Revlon's Colorstay line is one of the better-known and usually better-performing options at the drugstore. Unfortunately this foundation (which was reformulated in 2015) is not among them!
This lotion-like foundation is difficult to apply, and it takes quite a bit of blending to keep it from looking streaky on your face. Once on, it provides medium coverage that lasts. It takes makeup remover—a pretty good amount of it!—to totally remove this. You can take the "Colorstay" name literally!
The pitch from Revlon is that this foundation can last up to 24 hours, but the finish isn't something you would want to wear for more than two hours, and no one should keep makeup on overnight anyway.
Although this is claimed to be made for dry skin, the formula isn't moisturizing; instead, it looks almost powdery once set. It also emphasizes fine lines and wrinkles, which is always a bad thing.
This does provide SPF 20 sun protection with a mineral-only sunscreen base, but SPF 20 is below what medical and regulatory boards around the world recommend (SPF 30 or greater is preferred), so you won't be able to rely on this as your sole source of sun protection.
Another note: While you can't smell it, this contains fragrant plant extracts like orchid extract, as well as the fragrance ingredient ethylene brassylate. Though they aren't here in a large amount, they still have the potential to sensitize skin, which is not what any skin type needs.
Despite its "staying power," this foundation from Revlon is not one we recommend. There are far better options on our list of Best Foundations With Sunscreen.
Strengths: Superior foundations with sunscreen and each of them provide sufficient UVA protection (though one has a disappointing SPF 6); several outstanding concealers and powders; one of the best cream blushes around; great cream eyeshadow and liquid eyeliner; a beautiful selection of elegant lipsticks, lip gloss, and lipliner; some worthwhile specialty products.
Weaknesses: Average eye and brow pencils; inaccurate claims surrounding their Botafirm complex; mostly average to disappointing mascaras.

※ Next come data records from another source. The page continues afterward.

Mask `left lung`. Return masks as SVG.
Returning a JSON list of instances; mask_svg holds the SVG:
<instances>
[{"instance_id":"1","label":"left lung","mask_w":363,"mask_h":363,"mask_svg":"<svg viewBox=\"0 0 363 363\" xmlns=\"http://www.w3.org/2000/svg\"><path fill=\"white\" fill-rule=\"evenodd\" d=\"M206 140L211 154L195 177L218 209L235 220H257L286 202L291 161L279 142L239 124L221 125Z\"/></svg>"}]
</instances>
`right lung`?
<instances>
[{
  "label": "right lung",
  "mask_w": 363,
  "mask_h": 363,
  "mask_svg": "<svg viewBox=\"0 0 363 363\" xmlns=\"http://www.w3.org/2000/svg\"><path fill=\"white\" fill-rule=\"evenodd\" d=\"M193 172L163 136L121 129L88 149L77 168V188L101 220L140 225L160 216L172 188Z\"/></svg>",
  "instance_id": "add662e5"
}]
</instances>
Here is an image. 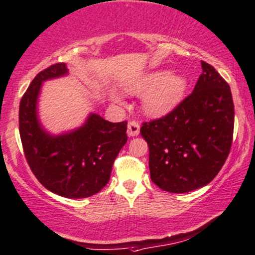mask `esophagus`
<instances>
[{"mask_svg": "<svg viewBox=\"0 0 255 255\" xmlns=\"http://www.w3.org/2000/svg\"><path fill=\"white\" fill-rule=\"evenodd\" d=\"M140 133V124L137 121H130L128 124V128H127V134L129 136H136Z\"/></svg>", "mask_w": 255, "mask_h": 255, "instance_id": "obj_1", "label": "esophagus"}]
</instances>
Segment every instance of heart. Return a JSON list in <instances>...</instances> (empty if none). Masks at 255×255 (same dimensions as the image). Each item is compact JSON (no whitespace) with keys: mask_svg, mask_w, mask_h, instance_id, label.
<instances>
[{"mask_svg":"<svg viewBox=\"0 0 255 255\" xmlns=\"http://www.w3.org/2000/svg\"><path fill=\"white\" fill-rule=\"evenodd\" d=\"M186 88L187 81L185 77L165 72H155L137 80L128 87V92L142 94L149 90L143 99V109L147 114L160 117L172 111L181 101ZM113 100L117 104L122 102L118 95H113Z\"/></svg>","mask_w":255,"mask_h":255,"instance_id":"1","label":"heart"}]
</instances>
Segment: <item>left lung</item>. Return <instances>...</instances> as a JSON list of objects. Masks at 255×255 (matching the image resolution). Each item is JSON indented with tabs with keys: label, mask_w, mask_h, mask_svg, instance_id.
Instances as JSON below:
<instances>
[{
	"label": "left lung",
	"mask_w": 255,
	"mask_h": 255,
	"mask_svg": "<svg viewBox=\"0 0 255 255\" xmlns=\"http://www.w3.org/2000/svg\"><path fill=\"white\" fill-rule=\"evenodd\" d=\"M192 94L165 117L143 122L151 181L169 193H187L213 180L226 162L234 129L231 88L211 64Z\"/></svg>",
	"instance_id": "8db88e82"
}]
</instances>
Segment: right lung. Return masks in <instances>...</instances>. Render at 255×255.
Segmentation results:
<instances>
[{
  "label": "right lung",
  "instance_id": "1",
  "mask_svg": "<svg viewBox=\"0 0 255 255\" xmlns=\"http://www.w3.org/2000/svg\"><path fill=\"white\" fill-rule=\"evenodd\" d=\"M67 73L66 64L55 63L35 76L21 99L18 125L24 156L41 185L64 198L81 199L108 183L113 163L127 142V121L113 124L90 114L79 129L59 136L48 134L36 114L41 85Z\"/></svg>",
  "mask_w": 255,
  "mask_h": 255
}]
</instances>
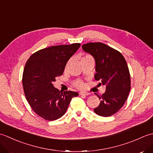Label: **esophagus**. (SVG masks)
<instances>
[{
    "instance_id": "obj_1",
    "label": "esophagus",
    "mask_w": 153,
    "mask_h": 153,
    "mask_svg": "<svg viewBox=\"0 0 153 153\" xmlns=\"http://www.w3.org/2000/svg\"><path fill=\"white\" fill-rule=\"evenodd\" d=\"M79 94L81 95H84V96H87V95H89V93H87V92H83V91H82V92H80L79 93Z\"/></svg>"
}]
</instances>
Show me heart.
<instances>
[{
  "mask_svg": "<svg viewBox=\"0 0 153 153\" xmlns=\"http://www.w3.org/2000/svg\"><path fill=\"white\" fill-rule=\"evenodd\" d=\"M90 56L89 55H87V56H85V57H83V58H86V57H89ZM70 61H69L67 63V66L68 64H69V63H70ZM74 85L76 86L77 88H79V89H83V88H85V83H84L82 80H77V81H76V82H74Z\"/></svg>",
  "mask_w": 153,
  "mask_h": 153,
  "instance_id": "1",
  "label": "heart"
}]
</instances>
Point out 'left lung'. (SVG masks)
<instances>
[{
  "label": "left lung",
  "mask_w": 153,
  "mask_h": 153,
  "mask_svg": "<svg viewBox=\"0 0 153 153\" xmlns=\"http://www.w3.org/2000/svg\"><path fill=\"white\" fill-rule=\"evenodd\" d=\"M83 51L95 60V79L106 85V91L99 96L100 102L94 109L97 114L108 117L114 114L124 105L130 91L131 79L128 65L123 55L102 43L82 45Z\"/></svg>",
  "instance_id": "1"
}]
</instances>
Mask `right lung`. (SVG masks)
Returning a JSON list of instances; mask_svg holds the SVG:
<instances>
[{"instance_id": "obj_1", "label": "right lung", "mask_w": 153, "mask_h": 153, "mask_svg": "<svg viewBox=\"0 0 153 153\" xmlns=\"http://www.w3.org/2000/svg\"><path fill=\"white\" fill-rule=\"evenodd\" d=\"M80 43L53 46L33 53L25 63L22 77L24 93L33 111L48 121L61 118L77 92L59 91L53 86L56 77L63 74L70 57Z\"/></svg>"}]
</instances>
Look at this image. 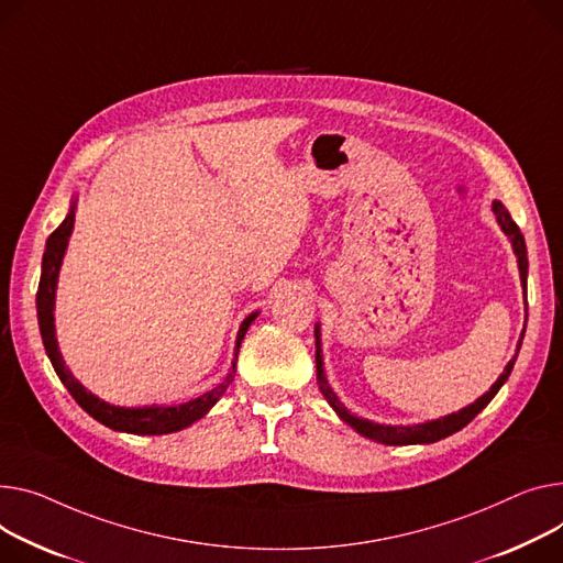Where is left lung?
Masks as SVG:
<instances>
[{
    "label": "left lung",
    "instance_id": "1",
    "mask_svg": "<svg viewBox=\"0 0 563 563\" xmlns=\"http://www.w3.org/2000/svg\"><path fill=\"white\" fill-rule=\"evenodd\" d=\"M494 212H496V219L503 227L505 235L511 240L514 244V253L518 257V269H520V280H522V287H526V280H528V249H526V238H522L520 229L516 227V221L511 219L509 210L500 203V201H494ZM522 334H526V328H522ZM522 334H520V342H522ZM314 336H317V383H319V389L323 394V398L330 402V407L340 415L342 421H346L351 428H355L362 437H368L373 441H380V443H387V445H409V443H434L443 437H451L453 432L462 430L464 426H468L479 411L492 402V398L498 394V389L505 385V380L509 378V373L514 368V362H516V355L514 360L505 366L503 376L496 380V385L486 391L484 396H479L473 405L455 411V415H448L443 419H437V421H428V423H421V426H380V423H371L366 419H357L353 417L351 411L340 402V398L334 396V391L328 387V380L323 376V362H321V344H319V328H314ZM520 342H518V351H520Z\"/></svg>",
    "mask_w": 563,
    "mask_h": 563
}]
</instances>
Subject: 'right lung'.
<instances>
[{
  "label": "right lung",
  "instance_id": "1",
  "mask_svg": "<svg viewBox=\"0 0 563 563\" xmlns=\"http://www.w3.org/2000/svg\"><path fill=\"white\" fill-rule=\"evenodd\" d=\"M74 227V206L69 210V214L63 219L60 227L49 235L47 240V249L43 255V274H41V285H37V294H35V308H37V325H41V334H43V344L45 351L52 360L54 371L58 373L60 383L67 387V391L71 394V398L77 400L92 419H97L99 423H103L110 430H120V432H131V434H169L176 430H183L187 426H192L195 421H199L201 417L208 415V409L223 396V391L229 389V385L235 378V364H238V353H240V344L244 340V334L251 325V321L257 314H251L244 319V323L240 325L238 332V344H235V357H233V366L231 373L227 376L221 385H217L214 389H210L208 394L187 400L183 405H174V407H115L108 405L103 400H99L97 396H92L71 373L65 368V362L58 353V344H56V332H54V296H56V280H58V269L63 262V253L67 246V238L71 233Z\"/></svg>",
  "mask_w": 563,
  "mask_h": 563
}]
</instances>
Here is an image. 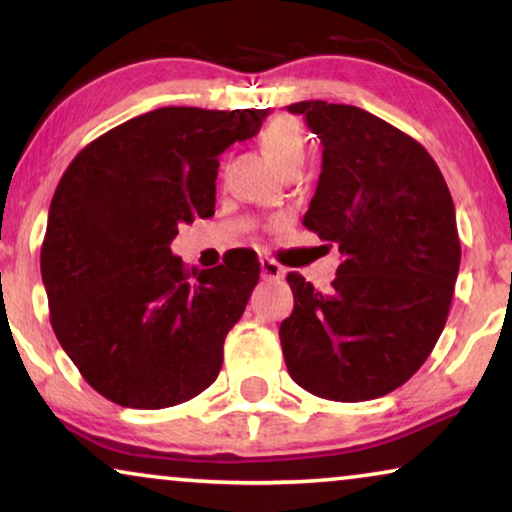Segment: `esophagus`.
Here are the masks:
<instances>
[{
  "label": "esophagus",
  "mask_w": 512,
  "mask_h": 512,
  "mask_svg": "<svg viewBox=\"0 0 512 512\" xmlns=\"http://www.w3.org/2000/svg\"><path fill=\"white\" fill-rule=\"evenodd\" d=\"M261 277L263 279H279L284 277V268L279 265L277 261H272V258H261Z\"/></svg>",
  "instance_id": "obj_1"
}]
</instances>
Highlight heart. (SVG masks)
<instances>
[{
  "label": "heart",
  "mask_w": 512,
  "mask_h": 512,
  "mask_svg": "<svg viewBox=\"0 0 512 512\" xmlns=\"http://www.w3.org/2000/svg\"><path fill=\"white\" fill-rule=\"evenodd\" d=\"M261 146L265 153L275 160V165L282 170V167L291 163H300L307 156V132L303 123L293 116H277L263 125L261 135Z\"/></svg>",
  "instance_id": "b5f03b06"
}]
</instances>
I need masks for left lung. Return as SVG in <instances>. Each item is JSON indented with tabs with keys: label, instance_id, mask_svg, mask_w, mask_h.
Returning a JSON list of instances; mask_svg holds the SVG:
<instances>
[{
	"label": "left lung",
	"instance_id": "8db88e82",
	"mask_svg": "<svg viewBox=\"0 0 512 512\" xmlns=\"http://www.w3.org/2000/svg\"><path fill=\"white\" fill-rule=\"evenodd\" d=\"M286 109L324 144L303 226L342 254L331 291L286 275V368L328 401L380 398L422 368L450 314L461 261L450 188L417 139L368 111L324 100Z\"/></svg>",
	"mask_w": 512,
	"mask_h": 512
}]
</instances>
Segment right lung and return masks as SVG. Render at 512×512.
Returning <instances> with one entry per match:
<instances>
[{
    "label": "right lung",
    "mask_w": 512,
    "mask_h": 512,
    "mask_svg": "<svg viewBox=\"0 0 512 512\" xmlns=\"http://www.w3.org/2000/svg\"><path fill=\"white\" fill-rule=\"evenodd\" d=\"M268 111L163 107L86 149L55 188L41 244L51 326L90 387L123 408L191 401L219 375L223 340L261 265L237 254L188 270L170 244L214 214L219 156Z\"/></svg>",
    "instance_id": "1"
}]
</instances>
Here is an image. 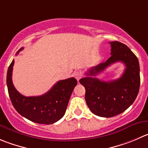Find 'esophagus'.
I'll list each match as a JSON object with an SVG mask.
<instances>
[{"label": "esophagus", "mask_w": 148, "mask_h": 148, "mask_svg": "<svg viewBox=\"0 0 148 148\" xmlns=\"http://www.w3.org/2000/svg\"><path fill=\"white\" fill-rule=\"evenodd\" d=\"M73 75L77 79V81H79L80 78H81V73L79 71H75L73 73Z\"/></svg>", "instance_id": "esophagus-1"}]
</instances>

It may surprise some of you to know that Revlon has been around since 1932, when the company launched a unique nail polish that used pigments instead of dyes. Lipsticks followed years later, and then a full line of cosmetics, which is how we know Revlon today. Although the company has had its continual share of ups and downs over the years (largely due to out-of-control debt coupled with aggressive spending), the line has recently made numerous improvements, especially in the realms of foundations, powders, eyeshadows, and mascaras. If their goal was to close the competitive gap between themselves and L'Oreal, for the most part they have succeeded. Revlon definitely has the edge for foundations with reliable sunscreens. But despite Revlon's attempt to improve their mascara range, L'Oreal remains the clear winner (as well as L'Oreal-owned Maybelline
Revlon's vast selection of makeup is divided into three main brands: Age Defying for the forty-something and older woman concerned about wrinkles, ColorStay for the teen to mid-thirties woman concerned about keeping oily skin in check and making sure her makeup stays put, and PhotoReady for women of all ages. These brands present some outstanding options and include products for all skin types (although the range of skin tones is not as well-represented here as it is by L'Oreal).
An intriguing fact is that the longevity claims for ColorStay are quite accurate: this collection of products really does offer extraordinary staying power. Conversely, Revlon jumped on the works-like-Botox bandwagon with their Age Defying range, going so far as to name their antiwrinkle complex Botafirm. Is there any confusion about what that term is supposed to relate to? Despite the claims, Botafirm won't reduce expression lines or control the muscles that cause them, though the products themselves do have many impressive qualities.
Note:Revlon is categorized as one that tests on animals because their products are sold in China. Although Revlon may not conduct animal testing for their products sold elsewhere, the Chinese government requires imported cosmetics be tested on animals, so foreign companies retailing there must comply. This requirement is why some brand’s state that they don’t test on animals “unless required by law”. Animal rights organizations consider cosmetic companies retailed in China to be brands that test on animals, and so does the Beautypedia Team.
Suffice it to say, Revlon has more commendable products than ever before, and although they rely heavily on celebrity spokespersons, their best products ably speak for themselves.